A story about Joan Baez
I met Joan Baez at her sister Mimi’s wedding.
Folk singer, songwriter, political activist
Joan Baez was born on Staten Island, New York, to a Quaker family of Mexican, English and Scottish descent. Her father Albert Baez, a physicist, refused lucrative defense industry jobs, probably influencing Joan’s political activism in the American and international civil rights and peace movements of the 1960s to the present. The family, frequently having to move by reason of his work, lived in different towns across the United States, in France, Switzerland, Italy, and the Middle East, where they stayed in 1951. Baez, at the time only ten years old, was deeply influenced by the poverty and the inhuman treatment the local population in Baghdad suffered. In the late 1950s, Dr. Baez accepted a faculty position at MIT, and moved his family to the Boston area, at the time the center of the up-and-coming folk music scene, and Joan began performing locally in Boston/Cambridge area clubs, and attended Boston University. Her most noted venue was the Club 47 Mount Auburn, in Cambridge, where she performed twice a week for $20 per show. It was with other performers from the same club that she recorded her first album, Folksingers ‘Round Harvard Square.
Baez’ true professional career began at the 1959 Newport Folk Festival and she recorded “Joan Baez”, her first album for a major company, the following year on Vanguard Records. The collection of traditional folk ballads, blues and laments sung to her own guitar accompaniment sold moderately well. Her second release, Joan Baez, Vol. 2 in 1961 went gold, as did, Joan Baez in Concert, parts 1 and 2 (released in 1962 and 1963, respectively).

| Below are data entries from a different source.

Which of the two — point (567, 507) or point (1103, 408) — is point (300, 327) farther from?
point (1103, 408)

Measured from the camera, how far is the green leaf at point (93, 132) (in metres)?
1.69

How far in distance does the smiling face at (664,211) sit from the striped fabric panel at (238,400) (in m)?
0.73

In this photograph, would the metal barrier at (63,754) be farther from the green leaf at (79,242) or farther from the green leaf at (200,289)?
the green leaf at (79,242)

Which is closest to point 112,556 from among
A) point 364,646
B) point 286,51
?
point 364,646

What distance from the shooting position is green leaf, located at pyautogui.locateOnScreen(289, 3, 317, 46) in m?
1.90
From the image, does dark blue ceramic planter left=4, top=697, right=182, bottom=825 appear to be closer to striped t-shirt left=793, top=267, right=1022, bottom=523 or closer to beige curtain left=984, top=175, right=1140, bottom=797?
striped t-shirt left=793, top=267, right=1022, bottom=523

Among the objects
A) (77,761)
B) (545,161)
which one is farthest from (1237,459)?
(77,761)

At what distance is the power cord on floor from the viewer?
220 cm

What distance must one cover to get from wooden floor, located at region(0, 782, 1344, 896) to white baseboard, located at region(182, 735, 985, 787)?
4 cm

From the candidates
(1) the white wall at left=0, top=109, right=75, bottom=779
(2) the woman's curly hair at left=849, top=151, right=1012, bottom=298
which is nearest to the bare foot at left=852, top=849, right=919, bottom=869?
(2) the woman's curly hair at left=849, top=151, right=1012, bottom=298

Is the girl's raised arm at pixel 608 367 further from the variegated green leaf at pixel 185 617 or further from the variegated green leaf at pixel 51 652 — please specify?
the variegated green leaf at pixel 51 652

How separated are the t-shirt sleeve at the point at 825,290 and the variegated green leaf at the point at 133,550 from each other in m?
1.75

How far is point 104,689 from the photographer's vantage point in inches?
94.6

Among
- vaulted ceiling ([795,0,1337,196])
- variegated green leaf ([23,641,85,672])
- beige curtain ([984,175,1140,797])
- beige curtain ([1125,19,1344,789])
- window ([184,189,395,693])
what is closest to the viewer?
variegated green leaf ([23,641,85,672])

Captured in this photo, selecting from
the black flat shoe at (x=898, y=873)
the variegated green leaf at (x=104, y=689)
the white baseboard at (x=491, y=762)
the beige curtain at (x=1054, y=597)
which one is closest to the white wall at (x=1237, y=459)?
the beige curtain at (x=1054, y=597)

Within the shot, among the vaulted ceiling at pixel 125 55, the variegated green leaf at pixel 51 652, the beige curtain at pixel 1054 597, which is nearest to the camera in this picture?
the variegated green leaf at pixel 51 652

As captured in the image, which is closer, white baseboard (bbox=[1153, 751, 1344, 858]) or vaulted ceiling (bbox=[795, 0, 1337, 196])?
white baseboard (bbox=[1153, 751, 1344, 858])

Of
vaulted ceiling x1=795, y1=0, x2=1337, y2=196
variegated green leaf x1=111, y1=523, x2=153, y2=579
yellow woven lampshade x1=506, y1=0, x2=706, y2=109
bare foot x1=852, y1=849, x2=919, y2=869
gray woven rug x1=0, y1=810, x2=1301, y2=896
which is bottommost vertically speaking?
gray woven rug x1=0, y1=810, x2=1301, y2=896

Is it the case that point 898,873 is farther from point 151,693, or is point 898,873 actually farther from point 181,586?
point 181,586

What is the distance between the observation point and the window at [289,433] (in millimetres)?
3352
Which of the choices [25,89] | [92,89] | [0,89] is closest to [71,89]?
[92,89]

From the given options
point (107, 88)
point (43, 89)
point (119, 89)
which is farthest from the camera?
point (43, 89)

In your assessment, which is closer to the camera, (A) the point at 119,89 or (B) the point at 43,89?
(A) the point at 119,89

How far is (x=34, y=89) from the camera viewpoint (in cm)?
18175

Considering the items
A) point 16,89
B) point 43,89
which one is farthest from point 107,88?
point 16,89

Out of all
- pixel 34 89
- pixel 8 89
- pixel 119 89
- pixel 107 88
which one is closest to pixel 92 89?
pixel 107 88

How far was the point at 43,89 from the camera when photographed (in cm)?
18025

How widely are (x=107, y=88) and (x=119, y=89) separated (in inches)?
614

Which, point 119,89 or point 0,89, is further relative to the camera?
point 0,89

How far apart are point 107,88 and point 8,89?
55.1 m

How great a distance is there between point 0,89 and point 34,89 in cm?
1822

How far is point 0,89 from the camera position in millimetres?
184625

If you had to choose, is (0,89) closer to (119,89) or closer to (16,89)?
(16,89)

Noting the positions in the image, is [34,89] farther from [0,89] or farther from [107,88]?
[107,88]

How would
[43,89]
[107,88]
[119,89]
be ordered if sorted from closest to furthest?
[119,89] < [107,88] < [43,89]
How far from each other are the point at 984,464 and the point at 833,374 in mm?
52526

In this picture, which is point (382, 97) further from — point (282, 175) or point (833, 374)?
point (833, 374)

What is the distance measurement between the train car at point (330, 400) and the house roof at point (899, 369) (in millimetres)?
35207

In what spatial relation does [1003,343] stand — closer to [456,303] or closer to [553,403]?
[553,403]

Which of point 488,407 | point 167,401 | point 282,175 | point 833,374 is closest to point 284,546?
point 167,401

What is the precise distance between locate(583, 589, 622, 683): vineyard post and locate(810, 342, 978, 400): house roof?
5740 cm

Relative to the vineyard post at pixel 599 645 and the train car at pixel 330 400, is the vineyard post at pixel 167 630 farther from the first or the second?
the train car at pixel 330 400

From the early to mid-1960s, Baez emerged at the forefront of the American roots revival, where she introduced her audiences to the less prominent Bob Dylan (the two became romantically involved in late 1962, remaining together through early 1965), and was emulated by artists such as Joni Mitchell and Bonnie Raitt.
During this period, as the Vietnam War and the Civil Rights struggle in America both became more prominent issues, Baez focused more of her attention on both areas, until eventually her music and her political involvement became inseparable. Her performance of “We Shall Overcome” at Martin Luther King’s March on Washington permanently linked her with the anthem, and was frequently highly visible in civil rights marches. Her performance of “I dreamed I saw Joe Hill” is also anthological. She also became more vocal about her disagreement with the U.S. war in Vietnam, publicly disclosing that she was withholding sixty percent of her income taxes (as that was the figure commonly determined to fund the military), and encouraging draft resistance at her concerts. In 1965 she founded the Institute for the Study of Nonviolence.
MORE HERE:
http://en.wikipedia.org/wiki/Joan_Baez
I haven’t actually, technically met Joan Baez, but I have been in extremely close proximity to her. As a youngster (I think I was 13), I went to the Nuclear Freeze rally in New York City and found myself with my mom in a church basement one night making signs. Joan Baez showed up and sang. It was one of those unforgettable, magical moments, truly. I feel very lucky to have been there.
Some nights are pure magic. The night I first saw Joan Baez was such a night…
My old friend, Ken, had come to Cambridge to help celebrate Harvard’s 350th anniversary…and celebration was in the air, and filled the town.
But sadly, on this night, it started to rain. We were walking down Mass. Ave., and were in front of the Harvard Book Store when suddenly I heard the lyrics of “Biko” filling the air.
“You can blow out a candle
But you can’t blow out a fire
Once the flame begins to catch
The wind will blow it higher
Oh Biko, Biko, because Biko”
But it wasn’t Peter Gabriel’s voice, but rather a woman’s. We followed the sound into what may folks call “Harvard Yard”, but is really “Tercentenary Theatre”, but is a large quad in between the Memorial Church and Widener Library.
http://www.gwagner.net/albums/cambridge/memorialchurch.jpg
Joan Baez was singing from the stage at the church, and a throng of people sat in chairs, under the trees, with rain pelting down on their umbrellas.
Well, we had no such amenities.
As Joan broke into “Somewhere over the rainbow”, the rain lifted, and the crowd, and we, were lifted above the clouds, figuratively and literally.
But the wonders didn’t stop there, as she then broke into “Going to Carolina in my mind”, as Liv Taylor (a fellow Carolinian like Ken and me) joined her on stage.
“In my mind, I’m going to Carolina…”
Soon Tom Rush and Bonnie Raitt, fellow Harvardians, like Joan) were to join in.